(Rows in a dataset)
◆ ◆ ◆ ◆ ◆ ◆ ◆

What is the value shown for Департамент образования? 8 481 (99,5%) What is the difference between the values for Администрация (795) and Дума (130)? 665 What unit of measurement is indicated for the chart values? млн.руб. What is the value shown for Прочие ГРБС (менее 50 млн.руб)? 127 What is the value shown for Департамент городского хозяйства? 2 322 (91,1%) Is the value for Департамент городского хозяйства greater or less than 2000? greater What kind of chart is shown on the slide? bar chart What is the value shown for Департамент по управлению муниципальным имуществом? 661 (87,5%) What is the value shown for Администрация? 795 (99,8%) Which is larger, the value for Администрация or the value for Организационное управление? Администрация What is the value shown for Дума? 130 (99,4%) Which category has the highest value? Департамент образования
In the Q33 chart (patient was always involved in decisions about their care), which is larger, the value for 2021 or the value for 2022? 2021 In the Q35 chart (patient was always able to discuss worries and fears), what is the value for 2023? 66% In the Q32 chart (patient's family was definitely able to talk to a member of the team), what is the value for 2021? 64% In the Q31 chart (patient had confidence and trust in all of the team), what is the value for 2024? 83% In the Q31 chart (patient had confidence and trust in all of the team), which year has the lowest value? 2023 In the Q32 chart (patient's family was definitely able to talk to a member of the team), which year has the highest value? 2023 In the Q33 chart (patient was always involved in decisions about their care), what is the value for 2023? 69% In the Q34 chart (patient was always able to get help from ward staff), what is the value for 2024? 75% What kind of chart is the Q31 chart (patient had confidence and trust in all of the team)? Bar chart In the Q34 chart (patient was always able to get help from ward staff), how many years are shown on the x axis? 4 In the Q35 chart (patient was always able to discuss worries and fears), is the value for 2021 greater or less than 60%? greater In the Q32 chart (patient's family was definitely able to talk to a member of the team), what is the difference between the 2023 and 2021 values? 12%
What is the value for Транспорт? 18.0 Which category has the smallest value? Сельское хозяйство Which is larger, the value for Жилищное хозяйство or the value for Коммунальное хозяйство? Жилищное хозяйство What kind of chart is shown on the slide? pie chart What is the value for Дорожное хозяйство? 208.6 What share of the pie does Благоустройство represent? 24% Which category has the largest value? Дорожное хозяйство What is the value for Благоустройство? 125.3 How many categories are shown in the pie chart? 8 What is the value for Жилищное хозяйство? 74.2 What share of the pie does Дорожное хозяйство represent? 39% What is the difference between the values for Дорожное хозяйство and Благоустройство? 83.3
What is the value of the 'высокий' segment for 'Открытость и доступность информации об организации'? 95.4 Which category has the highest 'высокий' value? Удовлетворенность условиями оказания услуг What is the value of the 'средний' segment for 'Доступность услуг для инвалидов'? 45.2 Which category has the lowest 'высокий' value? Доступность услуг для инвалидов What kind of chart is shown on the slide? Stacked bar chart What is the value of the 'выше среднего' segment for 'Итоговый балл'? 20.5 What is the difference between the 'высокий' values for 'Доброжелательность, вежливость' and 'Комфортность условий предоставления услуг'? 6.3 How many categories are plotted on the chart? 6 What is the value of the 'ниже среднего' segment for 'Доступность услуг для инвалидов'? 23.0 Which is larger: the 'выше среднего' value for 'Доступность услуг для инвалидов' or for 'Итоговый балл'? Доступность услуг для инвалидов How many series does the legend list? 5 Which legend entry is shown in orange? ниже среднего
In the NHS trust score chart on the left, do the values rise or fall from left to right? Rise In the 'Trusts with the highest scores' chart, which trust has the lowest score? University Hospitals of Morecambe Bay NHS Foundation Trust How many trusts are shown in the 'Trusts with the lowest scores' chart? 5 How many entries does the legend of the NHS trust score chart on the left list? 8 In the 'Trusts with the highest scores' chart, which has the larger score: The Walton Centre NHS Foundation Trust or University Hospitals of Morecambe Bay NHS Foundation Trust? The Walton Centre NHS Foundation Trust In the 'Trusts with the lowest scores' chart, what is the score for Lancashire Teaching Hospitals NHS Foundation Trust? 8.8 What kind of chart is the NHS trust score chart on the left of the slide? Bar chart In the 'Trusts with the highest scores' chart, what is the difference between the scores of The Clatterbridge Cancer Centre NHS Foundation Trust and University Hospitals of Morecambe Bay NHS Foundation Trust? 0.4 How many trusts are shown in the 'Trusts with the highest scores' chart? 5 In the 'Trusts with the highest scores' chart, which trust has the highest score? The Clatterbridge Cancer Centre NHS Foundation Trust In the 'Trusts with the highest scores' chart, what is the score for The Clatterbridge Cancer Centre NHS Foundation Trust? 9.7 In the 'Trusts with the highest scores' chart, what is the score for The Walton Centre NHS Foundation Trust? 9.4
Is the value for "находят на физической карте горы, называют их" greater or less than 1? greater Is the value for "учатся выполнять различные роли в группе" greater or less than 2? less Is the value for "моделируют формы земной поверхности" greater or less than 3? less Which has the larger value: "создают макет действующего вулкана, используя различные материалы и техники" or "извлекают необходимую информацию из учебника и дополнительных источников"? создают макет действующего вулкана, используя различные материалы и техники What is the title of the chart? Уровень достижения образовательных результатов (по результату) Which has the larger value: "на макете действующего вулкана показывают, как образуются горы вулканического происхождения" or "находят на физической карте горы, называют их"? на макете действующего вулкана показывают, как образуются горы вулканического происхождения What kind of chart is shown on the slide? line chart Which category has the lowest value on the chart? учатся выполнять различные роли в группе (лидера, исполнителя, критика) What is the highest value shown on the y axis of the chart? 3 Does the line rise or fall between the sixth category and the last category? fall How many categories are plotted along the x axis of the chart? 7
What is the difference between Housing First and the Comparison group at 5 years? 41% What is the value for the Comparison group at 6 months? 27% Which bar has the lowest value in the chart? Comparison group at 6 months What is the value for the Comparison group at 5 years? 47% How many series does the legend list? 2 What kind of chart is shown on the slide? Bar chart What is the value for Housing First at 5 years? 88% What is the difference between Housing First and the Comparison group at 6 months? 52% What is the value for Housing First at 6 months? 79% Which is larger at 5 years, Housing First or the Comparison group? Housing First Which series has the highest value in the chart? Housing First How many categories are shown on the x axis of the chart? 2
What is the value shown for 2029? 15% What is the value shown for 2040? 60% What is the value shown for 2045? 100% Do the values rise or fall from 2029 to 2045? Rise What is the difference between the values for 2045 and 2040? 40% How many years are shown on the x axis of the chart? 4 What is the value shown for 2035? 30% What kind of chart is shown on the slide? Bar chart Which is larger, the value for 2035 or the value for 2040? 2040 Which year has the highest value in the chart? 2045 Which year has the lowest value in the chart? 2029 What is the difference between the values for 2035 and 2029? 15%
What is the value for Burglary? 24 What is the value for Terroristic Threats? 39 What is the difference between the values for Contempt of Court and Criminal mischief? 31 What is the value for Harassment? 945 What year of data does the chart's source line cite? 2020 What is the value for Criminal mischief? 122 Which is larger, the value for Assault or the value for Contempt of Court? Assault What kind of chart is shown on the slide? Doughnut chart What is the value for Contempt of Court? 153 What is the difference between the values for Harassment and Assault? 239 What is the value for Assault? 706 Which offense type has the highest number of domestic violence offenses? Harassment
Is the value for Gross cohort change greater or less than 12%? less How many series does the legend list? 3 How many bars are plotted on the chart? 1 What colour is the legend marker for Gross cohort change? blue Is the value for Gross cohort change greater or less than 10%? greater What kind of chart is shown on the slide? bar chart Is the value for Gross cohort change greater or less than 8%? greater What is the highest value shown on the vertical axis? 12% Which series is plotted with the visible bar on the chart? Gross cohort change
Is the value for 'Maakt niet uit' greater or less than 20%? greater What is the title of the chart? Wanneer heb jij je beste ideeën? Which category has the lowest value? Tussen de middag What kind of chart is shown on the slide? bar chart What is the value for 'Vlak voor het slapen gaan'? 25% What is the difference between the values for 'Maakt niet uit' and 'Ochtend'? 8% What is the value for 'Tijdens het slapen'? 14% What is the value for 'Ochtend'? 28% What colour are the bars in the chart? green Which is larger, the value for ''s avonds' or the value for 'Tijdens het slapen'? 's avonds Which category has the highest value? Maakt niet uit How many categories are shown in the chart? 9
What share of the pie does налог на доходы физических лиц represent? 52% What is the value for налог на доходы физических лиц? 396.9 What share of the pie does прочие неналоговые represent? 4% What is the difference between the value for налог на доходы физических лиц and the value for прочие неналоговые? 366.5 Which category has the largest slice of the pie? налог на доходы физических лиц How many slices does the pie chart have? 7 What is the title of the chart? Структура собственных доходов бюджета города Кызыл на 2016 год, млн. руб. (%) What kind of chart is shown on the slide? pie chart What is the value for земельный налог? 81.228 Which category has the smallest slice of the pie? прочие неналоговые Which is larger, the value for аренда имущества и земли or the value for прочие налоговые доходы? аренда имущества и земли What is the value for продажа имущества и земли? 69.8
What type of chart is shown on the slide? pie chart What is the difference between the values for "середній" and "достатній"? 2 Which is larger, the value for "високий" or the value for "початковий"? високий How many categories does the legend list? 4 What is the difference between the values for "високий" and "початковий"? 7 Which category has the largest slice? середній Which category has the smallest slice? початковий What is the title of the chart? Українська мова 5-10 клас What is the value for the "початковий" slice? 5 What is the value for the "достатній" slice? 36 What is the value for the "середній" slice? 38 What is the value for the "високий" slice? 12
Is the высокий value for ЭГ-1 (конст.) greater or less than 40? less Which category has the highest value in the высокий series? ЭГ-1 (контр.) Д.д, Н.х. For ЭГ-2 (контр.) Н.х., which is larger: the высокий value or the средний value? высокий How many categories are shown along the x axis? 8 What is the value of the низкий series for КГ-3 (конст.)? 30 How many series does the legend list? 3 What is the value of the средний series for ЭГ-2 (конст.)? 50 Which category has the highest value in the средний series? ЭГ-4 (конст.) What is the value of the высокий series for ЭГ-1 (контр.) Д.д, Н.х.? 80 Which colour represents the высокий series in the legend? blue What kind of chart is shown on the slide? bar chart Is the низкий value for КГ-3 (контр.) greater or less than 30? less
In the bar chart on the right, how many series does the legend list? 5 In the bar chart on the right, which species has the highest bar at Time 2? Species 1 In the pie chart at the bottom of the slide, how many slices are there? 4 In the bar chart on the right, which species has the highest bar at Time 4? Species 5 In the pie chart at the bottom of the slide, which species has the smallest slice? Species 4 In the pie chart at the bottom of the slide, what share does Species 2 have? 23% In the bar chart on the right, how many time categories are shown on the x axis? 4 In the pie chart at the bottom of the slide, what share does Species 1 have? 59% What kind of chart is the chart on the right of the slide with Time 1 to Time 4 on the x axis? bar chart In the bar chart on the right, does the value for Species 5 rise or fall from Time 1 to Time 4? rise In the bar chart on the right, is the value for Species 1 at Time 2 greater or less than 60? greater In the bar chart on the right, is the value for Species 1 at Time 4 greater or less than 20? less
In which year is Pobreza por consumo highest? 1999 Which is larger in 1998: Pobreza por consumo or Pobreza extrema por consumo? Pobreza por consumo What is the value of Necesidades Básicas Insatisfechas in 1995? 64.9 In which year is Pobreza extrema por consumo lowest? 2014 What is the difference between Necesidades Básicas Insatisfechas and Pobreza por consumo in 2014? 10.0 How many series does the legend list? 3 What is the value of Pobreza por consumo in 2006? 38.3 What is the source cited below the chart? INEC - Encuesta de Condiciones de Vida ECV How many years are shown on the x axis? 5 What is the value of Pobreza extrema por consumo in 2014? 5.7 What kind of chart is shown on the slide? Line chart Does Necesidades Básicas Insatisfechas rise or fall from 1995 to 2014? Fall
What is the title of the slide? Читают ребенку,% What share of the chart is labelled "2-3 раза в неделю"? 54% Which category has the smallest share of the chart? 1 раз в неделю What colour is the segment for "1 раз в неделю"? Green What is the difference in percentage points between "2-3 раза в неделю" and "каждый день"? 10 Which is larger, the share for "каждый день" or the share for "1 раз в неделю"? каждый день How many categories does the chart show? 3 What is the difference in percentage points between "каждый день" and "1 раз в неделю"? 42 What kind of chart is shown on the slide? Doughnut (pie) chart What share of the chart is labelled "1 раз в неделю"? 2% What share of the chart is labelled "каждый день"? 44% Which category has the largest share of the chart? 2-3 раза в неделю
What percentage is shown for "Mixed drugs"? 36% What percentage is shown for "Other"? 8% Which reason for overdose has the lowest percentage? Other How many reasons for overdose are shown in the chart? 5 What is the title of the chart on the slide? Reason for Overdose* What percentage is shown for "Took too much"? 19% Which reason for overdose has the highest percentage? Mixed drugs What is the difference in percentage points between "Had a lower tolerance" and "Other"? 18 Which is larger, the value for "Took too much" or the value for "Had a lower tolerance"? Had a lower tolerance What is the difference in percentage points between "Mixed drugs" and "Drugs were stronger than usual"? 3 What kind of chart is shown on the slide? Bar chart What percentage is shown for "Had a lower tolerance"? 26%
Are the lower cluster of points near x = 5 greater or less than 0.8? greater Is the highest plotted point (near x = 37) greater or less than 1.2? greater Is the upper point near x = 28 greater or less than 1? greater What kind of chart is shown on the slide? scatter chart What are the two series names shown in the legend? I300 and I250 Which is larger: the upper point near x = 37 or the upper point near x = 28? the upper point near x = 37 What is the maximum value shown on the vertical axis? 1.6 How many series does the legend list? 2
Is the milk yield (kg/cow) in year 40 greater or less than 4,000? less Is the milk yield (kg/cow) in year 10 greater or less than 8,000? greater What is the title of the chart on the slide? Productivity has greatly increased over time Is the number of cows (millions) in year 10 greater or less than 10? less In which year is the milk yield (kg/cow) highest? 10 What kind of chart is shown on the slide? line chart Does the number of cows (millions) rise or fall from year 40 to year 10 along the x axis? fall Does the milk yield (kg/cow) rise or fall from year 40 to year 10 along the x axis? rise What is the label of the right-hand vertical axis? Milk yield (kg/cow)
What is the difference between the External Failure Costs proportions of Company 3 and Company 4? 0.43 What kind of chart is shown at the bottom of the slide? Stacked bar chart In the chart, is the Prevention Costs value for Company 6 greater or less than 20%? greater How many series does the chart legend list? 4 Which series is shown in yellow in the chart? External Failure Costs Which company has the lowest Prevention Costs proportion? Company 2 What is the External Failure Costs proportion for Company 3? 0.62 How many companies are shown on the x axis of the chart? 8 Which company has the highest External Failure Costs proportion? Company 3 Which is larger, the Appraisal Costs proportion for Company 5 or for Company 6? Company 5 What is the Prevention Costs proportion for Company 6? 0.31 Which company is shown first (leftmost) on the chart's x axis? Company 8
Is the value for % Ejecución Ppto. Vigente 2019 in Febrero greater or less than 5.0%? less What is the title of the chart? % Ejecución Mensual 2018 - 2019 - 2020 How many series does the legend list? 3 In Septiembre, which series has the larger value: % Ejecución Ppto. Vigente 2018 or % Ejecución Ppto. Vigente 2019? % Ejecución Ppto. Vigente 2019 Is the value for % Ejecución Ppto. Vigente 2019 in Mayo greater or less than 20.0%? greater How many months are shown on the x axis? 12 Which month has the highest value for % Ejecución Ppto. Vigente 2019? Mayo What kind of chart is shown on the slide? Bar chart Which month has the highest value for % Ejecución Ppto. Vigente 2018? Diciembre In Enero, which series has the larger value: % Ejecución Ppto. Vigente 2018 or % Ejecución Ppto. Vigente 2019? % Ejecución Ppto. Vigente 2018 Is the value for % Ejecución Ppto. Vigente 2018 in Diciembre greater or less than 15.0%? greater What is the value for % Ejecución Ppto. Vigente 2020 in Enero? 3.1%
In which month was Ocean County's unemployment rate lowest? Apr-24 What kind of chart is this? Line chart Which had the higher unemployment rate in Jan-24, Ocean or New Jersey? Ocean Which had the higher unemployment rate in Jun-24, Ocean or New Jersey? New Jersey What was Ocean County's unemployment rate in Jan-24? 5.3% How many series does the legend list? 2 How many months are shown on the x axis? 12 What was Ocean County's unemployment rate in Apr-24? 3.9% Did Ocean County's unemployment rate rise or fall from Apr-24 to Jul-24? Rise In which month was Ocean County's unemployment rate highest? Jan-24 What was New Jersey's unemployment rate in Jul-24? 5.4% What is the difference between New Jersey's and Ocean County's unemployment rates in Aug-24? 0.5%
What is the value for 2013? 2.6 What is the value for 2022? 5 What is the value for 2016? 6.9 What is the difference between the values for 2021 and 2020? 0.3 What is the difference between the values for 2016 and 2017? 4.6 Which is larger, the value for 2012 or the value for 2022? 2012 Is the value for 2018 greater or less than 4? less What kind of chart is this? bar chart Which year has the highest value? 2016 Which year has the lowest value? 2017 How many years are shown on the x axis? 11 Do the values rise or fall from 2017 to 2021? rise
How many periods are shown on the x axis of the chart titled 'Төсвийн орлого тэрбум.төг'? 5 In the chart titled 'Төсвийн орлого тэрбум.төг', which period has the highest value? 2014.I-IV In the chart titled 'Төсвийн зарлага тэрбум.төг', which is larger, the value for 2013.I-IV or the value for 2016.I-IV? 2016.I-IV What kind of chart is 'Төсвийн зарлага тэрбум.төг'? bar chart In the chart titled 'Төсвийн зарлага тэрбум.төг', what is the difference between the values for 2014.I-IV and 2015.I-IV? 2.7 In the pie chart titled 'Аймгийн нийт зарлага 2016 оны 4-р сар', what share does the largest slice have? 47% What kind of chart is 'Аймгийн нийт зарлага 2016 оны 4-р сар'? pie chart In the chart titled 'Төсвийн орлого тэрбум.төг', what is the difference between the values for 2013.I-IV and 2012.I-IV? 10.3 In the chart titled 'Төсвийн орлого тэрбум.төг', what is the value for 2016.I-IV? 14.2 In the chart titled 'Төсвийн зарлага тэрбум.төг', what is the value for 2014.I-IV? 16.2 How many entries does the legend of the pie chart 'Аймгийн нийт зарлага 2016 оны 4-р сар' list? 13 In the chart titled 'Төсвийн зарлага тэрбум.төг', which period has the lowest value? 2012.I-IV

◆ ◆ ◆ ◆ ◆ ◆ ◆

What you should do: Report each row above that contains the word "millions", copying every such row in full.

Answer box:
Is the milk yield (kg/cow) in year 40 greater or less than 4,000? less Is the milk yield (kg/cow) in year 10 greater or less than 8,000? greater What is the title of the chart on the slide? Productivity has greatly increased over time Is the number of cows (millions) in year 10 greater or less than 10? less In which year is the milk yield (kg/cow) highest? 10 What kind of chart is shown on the slide? line chart Does the number of cows (millions) rise or fall from year 40 to year 10 along the x axis? fall Does the milk yield (kg/cow) rise or fall from year 40 to year 10 along the x axis? rise What is the label of the right-hand vertical axis? Milk yield (kg/cow)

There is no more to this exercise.